== PASSAGE FOR REVIEW

In the law, truth is a defense against the charge of slander, but for liberals, inconvenient truth is no defense against the charge of bigotry.
One rueful recollection from my youth was my inability to separate “truth” and “fact.” That something could be true without being fact eluded me. I was suspicious of it. It sounded like relativism, liberalism. I think I encountered that especially in literature (sorry, Mark; you were right).
I don’t think I’ve lost my bearing on the law of non-contradiction, but I now “get it.” I wonder whether the estimable Seth Godin does? I wouldn’t deny that metaphor can be true any more.

====
== DATA EXTRACTS

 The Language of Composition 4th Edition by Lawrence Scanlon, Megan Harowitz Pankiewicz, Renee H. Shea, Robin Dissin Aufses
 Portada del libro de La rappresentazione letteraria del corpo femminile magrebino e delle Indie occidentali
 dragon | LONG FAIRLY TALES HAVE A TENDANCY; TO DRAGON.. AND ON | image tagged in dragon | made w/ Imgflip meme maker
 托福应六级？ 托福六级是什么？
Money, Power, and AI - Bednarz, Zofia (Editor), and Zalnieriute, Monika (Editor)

====
== DATA EXTRACTS

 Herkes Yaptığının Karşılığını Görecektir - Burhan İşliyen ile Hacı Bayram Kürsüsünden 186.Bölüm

====
== DATA EXTRACTS

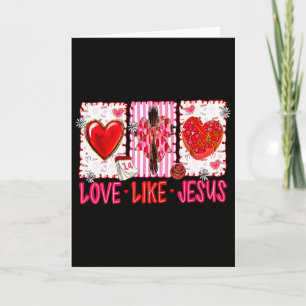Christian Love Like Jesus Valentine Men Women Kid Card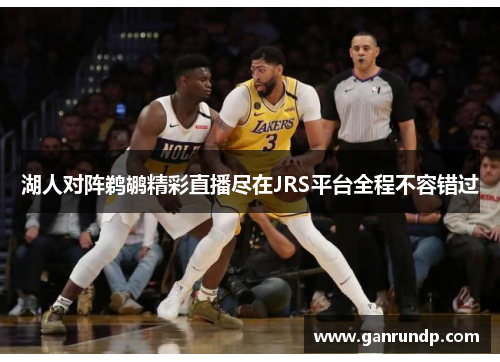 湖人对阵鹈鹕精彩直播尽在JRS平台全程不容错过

====

* **TASKS TO CARRY OUT**:
1) List every word or phrase that appears inside quotation marks in the passage on truth and fact.
2) In the passage on truth and fact, what is truth said to be in the law?
3) From the passage on truth and fact, copy out the text between "In the law, truth" and "true any more.", inclusive.
The records have nothing to do with what follows.

* **ANSWERS GIVEN**:
1)
"truth"
"fact"
"get it"

2) A defense against the charge of slander.

3)
In the law, truth is a defense against the charge of slander, but for liberals, inconvenient truth is no defense against the charge of bigotry.
One rueful recollection from my youth was my inability to separate “truth” and “fact.” That something could be true without being fact eluded me. I was suspicious of it. It sounded like relativism, liberalism. I think I encountered that especially in literature (sorry, Mark; you were right).
I don’t think I’ve lost my bearing on the law of non-contradiction, but I now “get it.” I wonder whether the estimable Seth Godin does? I wouldn’t deny that metaphor can be true any more.